● **WRITTEN PROBLEM**
Which lines run from the one containing "If you had to" to the end of the entries? Quote them exactly, and nothing else.

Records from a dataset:
_____

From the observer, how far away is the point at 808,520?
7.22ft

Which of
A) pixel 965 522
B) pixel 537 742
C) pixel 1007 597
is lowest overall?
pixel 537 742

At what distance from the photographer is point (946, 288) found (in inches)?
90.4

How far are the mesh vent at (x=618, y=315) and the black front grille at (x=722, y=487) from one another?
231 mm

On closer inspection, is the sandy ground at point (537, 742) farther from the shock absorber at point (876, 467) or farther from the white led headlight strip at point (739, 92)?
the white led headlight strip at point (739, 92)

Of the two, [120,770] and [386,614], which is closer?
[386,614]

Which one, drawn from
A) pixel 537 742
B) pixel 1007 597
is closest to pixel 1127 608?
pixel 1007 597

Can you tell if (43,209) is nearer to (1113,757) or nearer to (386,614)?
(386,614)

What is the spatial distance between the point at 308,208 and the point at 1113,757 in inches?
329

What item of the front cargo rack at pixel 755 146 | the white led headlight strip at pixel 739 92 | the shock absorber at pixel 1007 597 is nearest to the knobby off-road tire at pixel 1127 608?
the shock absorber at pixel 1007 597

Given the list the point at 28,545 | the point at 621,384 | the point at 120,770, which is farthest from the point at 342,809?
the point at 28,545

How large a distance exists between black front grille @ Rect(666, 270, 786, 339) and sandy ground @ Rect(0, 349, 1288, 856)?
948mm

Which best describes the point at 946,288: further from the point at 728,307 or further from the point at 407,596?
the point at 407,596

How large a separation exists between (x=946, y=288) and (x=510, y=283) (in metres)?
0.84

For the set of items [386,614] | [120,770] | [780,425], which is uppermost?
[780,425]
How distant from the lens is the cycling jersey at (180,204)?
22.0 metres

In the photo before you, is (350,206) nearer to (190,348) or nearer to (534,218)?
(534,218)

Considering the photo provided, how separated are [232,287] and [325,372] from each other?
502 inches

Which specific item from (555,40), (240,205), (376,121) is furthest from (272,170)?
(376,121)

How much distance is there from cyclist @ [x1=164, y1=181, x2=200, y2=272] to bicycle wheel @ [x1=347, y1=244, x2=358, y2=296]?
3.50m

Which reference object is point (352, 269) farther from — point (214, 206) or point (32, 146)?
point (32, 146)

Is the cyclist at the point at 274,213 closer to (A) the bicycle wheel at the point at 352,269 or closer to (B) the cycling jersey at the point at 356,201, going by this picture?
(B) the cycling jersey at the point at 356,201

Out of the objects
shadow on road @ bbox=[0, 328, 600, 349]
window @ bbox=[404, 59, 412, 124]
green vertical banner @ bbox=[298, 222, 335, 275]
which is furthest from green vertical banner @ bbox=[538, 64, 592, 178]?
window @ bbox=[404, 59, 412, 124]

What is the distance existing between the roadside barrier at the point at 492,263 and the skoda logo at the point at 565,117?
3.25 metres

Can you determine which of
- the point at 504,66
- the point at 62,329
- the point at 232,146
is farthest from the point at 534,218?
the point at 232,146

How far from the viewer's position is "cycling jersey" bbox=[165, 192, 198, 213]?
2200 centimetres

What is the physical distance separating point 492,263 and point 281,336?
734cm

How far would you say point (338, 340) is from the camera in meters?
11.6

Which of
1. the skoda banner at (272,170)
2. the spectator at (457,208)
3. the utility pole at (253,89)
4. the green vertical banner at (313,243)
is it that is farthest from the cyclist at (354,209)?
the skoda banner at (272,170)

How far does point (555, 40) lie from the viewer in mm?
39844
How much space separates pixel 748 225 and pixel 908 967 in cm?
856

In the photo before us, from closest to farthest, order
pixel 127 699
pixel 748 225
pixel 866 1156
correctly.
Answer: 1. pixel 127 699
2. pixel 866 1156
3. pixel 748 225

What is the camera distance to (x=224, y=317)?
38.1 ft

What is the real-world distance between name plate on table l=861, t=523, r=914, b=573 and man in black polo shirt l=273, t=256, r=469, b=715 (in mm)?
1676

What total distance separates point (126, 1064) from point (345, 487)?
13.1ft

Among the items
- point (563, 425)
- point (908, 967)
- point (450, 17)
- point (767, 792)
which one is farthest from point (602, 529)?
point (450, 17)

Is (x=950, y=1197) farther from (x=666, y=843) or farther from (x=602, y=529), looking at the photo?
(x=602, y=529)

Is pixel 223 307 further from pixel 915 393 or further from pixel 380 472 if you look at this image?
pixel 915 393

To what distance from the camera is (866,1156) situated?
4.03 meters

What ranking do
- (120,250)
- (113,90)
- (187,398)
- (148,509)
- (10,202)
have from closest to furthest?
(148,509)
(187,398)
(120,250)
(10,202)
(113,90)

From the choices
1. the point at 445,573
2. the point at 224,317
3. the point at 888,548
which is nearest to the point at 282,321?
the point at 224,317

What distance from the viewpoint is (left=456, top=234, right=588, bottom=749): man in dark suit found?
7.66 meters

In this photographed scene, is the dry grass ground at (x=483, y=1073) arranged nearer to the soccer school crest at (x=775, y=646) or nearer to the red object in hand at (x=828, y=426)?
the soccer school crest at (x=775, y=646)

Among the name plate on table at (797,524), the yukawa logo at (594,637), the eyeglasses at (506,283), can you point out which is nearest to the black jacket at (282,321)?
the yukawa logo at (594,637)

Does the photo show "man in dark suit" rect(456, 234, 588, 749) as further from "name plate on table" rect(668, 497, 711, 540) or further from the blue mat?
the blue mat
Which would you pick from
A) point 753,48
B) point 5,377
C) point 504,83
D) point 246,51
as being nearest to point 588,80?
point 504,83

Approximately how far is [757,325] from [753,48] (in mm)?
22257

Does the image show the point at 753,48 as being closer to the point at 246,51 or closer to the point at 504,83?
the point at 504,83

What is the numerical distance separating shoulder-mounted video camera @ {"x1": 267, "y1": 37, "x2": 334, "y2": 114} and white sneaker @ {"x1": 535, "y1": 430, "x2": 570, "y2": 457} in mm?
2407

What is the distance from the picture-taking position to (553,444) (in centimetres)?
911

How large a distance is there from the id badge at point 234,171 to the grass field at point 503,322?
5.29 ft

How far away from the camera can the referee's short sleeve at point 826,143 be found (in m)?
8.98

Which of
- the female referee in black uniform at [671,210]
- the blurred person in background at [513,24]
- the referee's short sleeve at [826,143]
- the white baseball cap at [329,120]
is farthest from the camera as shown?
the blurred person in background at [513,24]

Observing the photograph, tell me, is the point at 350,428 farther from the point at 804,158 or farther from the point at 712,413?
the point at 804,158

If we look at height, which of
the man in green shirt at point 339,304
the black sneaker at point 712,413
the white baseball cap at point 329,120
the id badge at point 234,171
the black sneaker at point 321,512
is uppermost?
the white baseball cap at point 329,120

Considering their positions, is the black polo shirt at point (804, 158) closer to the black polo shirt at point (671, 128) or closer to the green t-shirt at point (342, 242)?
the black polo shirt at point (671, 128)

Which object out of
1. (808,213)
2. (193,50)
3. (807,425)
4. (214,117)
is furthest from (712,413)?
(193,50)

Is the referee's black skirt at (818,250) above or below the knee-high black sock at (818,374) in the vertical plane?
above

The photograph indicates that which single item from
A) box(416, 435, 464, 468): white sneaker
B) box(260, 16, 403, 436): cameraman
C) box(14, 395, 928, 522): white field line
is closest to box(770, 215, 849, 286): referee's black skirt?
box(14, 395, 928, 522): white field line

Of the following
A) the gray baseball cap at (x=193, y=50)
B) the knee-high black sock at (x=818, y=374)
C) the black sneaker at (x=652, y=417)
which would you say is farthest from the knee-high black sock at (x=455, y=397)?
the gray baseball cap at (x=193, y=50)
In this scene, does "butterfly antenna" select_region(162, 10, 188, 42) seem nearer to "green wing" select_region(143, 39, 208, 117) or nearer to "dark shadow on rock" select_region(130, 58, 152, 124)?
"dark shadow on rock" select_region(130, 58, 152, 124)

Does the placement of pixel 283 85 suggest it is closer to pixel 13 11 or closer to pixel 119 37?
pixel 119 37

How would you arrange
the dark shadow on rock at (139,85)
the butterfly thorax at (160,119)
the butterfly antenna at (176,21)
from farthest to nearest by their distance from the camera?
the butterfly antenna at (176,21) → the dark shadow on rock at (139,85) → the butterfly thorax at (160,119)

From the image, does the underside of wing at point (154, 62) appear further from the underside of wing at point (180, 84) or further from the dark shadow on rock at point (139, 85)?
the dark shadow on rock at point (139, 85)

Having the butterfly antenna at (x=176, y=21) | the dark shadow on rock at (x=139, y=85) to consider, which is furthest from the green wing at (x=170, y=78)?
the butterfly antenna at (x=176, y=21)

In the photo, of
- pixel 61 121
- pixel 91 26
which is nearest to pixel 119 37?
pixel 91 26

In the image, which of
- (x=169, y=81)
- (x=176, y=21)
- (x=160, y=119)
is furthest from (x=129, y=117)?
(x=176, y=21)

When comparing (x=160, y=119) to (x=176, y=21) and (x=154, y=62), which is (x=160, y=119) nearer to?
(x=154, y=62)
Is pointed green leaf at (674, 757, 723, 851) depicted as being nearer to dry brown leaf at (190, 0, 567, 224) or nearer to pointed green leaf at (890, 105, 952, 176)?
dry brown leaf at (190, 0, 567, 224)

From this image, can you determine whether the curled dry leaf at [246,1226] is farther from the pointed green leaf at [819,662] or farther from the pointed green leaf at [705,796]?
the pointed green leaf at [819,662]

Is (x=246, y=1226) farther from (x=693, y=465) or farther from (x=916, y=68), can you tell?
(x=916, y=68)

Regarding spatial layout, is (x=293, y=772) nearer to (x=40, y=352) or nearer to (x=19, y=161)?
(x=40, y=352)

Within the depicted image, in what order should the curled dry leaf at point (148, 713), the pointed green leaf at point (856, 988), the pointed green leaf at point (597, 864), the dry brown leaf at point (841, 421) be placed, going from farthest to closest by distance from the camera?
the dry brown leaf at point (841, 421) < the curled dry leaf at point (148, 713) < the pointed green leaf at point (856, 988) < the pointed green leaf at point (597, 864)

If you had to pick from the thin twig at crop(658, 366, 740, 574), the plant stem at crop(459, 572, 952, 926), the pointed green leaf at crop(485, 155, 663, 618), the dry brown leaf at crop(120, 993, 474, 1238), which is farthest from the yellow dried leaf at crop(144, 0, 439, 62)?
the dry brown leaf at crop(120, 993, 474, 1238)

_____

● **RESULT OF THIS EXERCISE**
If you had to pick from the thin twig at crop(658, 366, 740, 574), the plant stem at crop(459, 572, 952, 926), the pointed green leaf at crop(485, 155, 663, 618), the dry brown leaf at crop(120, 993, 474, 1238), which is farthest from the yellow dried leaf at crop(144, 0, 439, 62)?
the dry brown leaf at crop(120, 993, 474, 1238)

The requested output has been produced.